Le «Tenebre» di Couperin nella magia del Canto di Orfeo al monastero di San Maurizio
Nella chiesa di San Maurizio l’ensemble Il canto di Orfeo interpreta Couperin
Ieri Gianluca Capuano era a Firenze per provare l’ «Idomeneo» che dirigerà al Maggio Musicale: «Un Mozart diverso da quello, magnifico, cui li aveva abituati Mehta: tempi più rapidi, suono più snello, articolazione più pronunciata delle frasi»; il tipico piglio da barocchista che suona secondo le prassi esecutive dell’epoca: «Mi han chiamato per questo, volevano un Mozart così, gli orchestrali erano curiosi e disponibili. È un approccio che ha avuto una rapida crescita e continua ad aumentare costantemente il suo pubblico». Anche per questo con Il canto d’Orfeo, l’ensemble vocale e strumentale che ha fondato nel 2005 nella sua Milano, Capuano organizza in San Maurizio dei Vespri dedicati al repertorio antico, soprattutto quello desueto. Oggi (ore 18.30, c.so Magenta 13, € 15, 02.88.44.52.08) è la volta delle «Leçons de ténèbres» di Couperin: «Pagine di incredibile profondità, dove a differenza della generazione di Lully si vede come in Francia ci si inizi a staccare in misura netta dallo stile italiano, soprattutto quello vocale», spiega il 49enne cembalista-direttore: «C’è un’ornamentazione più naturale e libera, la struttura armonica è decisamente complessa, non aliena da cromatismi: per questo l’impressione che dà all’ascoltatore di oggi è quella di una maggior distanza rispetto ad esempio al Bach delle Passioni».

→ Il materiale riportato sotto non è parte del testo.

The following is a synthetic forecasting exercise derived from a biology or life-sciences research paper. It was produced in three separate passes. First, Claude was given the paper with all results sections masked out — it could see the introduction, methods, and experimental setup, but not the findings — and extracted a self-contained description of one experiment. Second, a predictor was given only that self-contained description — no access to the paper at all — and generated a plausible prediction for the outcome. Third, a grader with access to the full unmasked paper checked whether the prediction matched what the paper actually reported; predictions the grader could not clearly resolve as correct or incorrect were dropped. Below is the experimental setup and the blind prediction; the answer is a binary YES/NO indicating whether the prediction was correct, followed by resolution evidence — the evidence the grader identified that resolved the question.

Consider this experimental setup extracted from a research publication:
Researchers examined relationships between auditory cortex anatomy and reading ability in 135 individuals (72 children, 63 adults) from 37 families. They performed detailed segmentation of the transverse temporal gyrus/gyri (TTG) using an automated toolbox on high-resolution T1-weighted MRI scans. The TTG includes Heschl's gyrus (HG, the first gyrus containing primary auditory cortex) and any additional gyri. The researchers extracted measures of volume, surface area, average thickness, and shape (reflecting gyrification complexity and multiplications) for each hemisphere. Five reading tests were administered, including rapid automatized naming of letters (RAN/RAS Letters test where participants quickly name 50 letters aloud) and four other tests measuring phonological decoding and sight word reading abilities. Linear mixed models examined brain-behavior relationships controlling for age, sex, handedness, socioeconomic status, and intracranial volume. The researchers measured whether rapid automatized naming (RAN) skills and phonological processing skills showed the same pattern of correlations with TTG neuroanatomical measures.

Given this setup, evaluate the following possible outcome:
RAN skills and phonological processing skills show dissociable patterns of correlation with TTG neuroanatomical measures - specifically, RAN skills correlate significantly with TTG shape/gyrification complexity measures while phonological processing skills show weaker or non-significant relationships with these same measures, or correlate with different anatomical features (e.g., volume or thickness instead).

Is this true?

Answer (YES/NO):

Distanza non vuol dire distacco: «Tutt’altro, è una musica espressiva e comunicativa; Couperin segue il testo in modo pedissequo, cerca di tradurre in note ogni verso delle “Lamentazioni” del profeta Geremia; l’effetto è potente, dalla musica si sprigiona una suggestiva dimensione teatrale». Couperin compose le «Leçons de ténèbres» per la Settimana Santa del 1714; ci sono giunte solo quelle del mercoledì, mentre quelle del giovedì e del venerdì sono andate perdute. «Noi le estrapoliamo dal contesto liturgico per il quale erano state concepite; saremo tra gli affreschi di Luini, ma dobbiamo immaginarci l’abbazia di Longchamp illuminata solo dalle candele, che via via si spengono immergendo i fedeli nelle tenebre».